The AI acceleration problem
AI is being sold as the solution to operational inefficiency. The pitch is compelling: let AI handle the repetitive work, make decisions faster, reduce human error.
But there's a problem no one mentions in the sales demo.
AI doesn't fix broken workflows. It accelerates them.
What happens when you add AI to unstable operations
In unstable workflows—where ownership is unclear, exceptions are handled ad-hoc, and decisions vary by person—AI creates new problems:
- Faster wrong outputs — AI produces results at scale, but if the underlying logic is flawed, you get more errors, faster
- Confident mistakes — AI presents results with certainty, even when the input data or decision rules were garbage
- Invisible drift — AI models adapt, but if no one owns the workflow, no one notices when outputs stop matching reality
- Blame diffusion — "The AI said to do it" becomes a new form of unaccountable decision-making
The pattern we see repeatedly
An organization wants to "implement AI" to solve operational pain. They choose a use case that seems obvious: data entry, customer classification, document processing.
Six months later:
- Teams are manually overriding AI outputs "almost every time"

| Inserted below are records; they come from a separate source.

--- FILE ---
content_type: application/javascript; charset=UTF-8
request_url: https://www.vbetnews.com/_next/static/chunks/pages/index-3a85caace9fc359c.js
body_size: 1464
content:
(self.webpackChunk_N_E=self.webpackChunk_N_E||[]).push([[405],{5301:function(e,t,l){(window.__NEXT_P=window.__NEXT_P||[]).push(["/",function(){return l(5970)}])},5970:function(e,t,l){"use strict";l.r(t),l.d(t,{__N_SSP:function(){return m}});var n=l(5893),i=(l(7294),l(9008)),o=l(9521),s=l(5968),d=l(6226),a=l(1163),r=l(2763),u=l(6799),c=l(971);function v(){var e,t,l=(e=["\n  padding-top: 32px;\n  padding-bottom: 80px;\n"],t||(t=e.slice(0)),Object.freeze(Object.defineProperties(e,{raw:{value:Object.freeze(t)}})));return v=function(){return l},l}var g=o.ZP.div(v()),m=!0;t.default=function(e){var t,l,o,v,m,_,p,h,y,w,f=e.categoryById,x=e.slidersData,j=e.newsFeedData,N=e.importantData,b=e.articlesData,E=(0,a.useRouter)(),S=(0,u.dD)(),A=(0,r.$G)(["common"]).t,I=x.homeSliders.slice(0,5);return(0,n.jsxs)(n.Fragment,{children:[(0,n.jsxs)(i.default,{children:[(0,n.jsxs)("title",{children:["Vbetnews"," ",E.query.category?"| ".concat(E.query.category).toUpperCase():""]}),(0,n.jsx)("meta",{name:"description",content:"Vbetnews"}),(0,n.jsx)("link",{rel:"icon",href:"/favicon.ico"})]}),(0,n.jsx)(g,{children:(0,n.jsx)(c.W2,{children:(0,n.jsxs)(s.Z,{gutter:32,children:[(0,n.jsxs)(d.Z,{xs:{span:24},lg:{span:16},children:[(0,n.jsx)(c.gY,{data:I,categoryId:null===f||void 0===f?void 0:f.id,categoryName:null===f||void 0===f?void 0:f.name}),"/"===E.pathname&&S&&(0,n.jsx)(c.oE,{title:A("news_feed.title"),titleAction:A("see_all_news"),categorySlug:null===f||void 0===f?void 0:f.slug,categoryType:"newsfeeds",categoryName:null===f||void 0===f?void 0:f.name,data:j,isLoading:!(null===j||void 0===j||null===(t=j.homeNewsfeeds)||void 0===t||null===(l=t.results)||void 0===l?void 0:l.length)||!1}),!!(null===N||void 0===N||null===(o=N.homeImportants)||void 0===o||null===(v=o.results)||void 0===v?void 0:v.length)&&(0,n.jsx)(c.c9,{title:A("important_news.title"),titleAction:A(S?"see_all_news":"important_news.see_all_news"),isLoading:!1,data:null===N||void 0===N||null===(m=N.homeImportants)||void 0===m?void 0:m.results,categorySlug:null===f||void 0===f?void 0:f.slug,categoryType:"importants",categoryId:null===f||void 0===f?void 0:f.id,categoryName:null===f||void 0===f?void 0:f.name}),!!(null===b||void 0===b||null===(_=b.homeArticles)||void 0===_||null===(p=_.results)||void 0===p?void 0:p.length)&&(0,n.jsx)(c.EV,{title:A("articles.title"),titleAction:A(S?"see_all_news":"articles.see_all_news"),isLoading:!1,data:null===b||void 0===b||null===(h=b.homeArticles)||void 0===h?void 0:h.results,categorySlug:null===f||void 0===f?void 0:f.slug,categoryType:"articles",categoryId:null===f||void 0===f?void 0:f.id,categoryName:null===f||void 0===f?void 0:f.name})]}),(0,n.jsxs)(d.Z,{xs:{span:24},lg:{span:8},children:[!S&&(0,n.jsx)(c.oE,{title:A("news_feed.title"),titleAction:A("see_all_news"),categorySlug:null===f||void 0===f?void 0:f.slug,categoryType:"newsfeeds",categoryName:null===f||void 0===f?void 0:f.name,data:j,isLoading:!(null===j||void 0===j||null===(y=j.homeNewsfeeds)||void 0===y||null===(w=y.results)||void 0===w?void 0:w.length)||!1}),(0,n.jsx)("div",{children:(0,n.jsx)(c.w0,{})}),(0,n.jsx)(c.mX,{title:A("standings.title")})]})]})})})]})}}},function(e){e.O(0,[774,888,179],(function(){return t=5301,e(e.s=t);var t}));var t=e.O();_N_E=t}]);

- The AI is trained on data that doesn't reflect current reality
- No one knows who owns the AI's decisions or exceptions
- Total cost is higher than before, but now spread across "AI vendor," "integration," and "cleanup"
The core issue
These aren't AI problems. They're workflow stability problems that AI exposed and amplified. The organization didn't lack AI—they lacked operational clarity.
When AI actually works
AI works well in operations when:
- The workflow is already stable and predictable
- Someone owns the outcomes and exceptions
- Decision rules are explicit and documented
- There's a feedback loop for when AI outputs are wrong
- The organization can distinguish "AI confidence" from "actual correctness"
In other words: AI works when stability comes first.
The right sequence
- Diagnose stability — Understand where work breaks and who owns what
- Stabilize the workflow — Make decisions explicit, ownership clear, exceptions handled
- Then consider AI — Apply AI to workflows that won't amplify existing chaos
Skipping steps 1 and 2 is how organizations end up with expensive AI projects that require more human intervention than before.
Why vendors won't tell you this
AI vendors sell transformation. They're incentivized to say "yes, AI can solve that" because their business model depends on adoption.
They're not lying—AI often can technically do what they claim. But "technically possible" and "operationally sustainable" are different questions.
The question isn't whether AI can do the task. The question is whether your operation is stable enough to sustain AI-driven outcomes.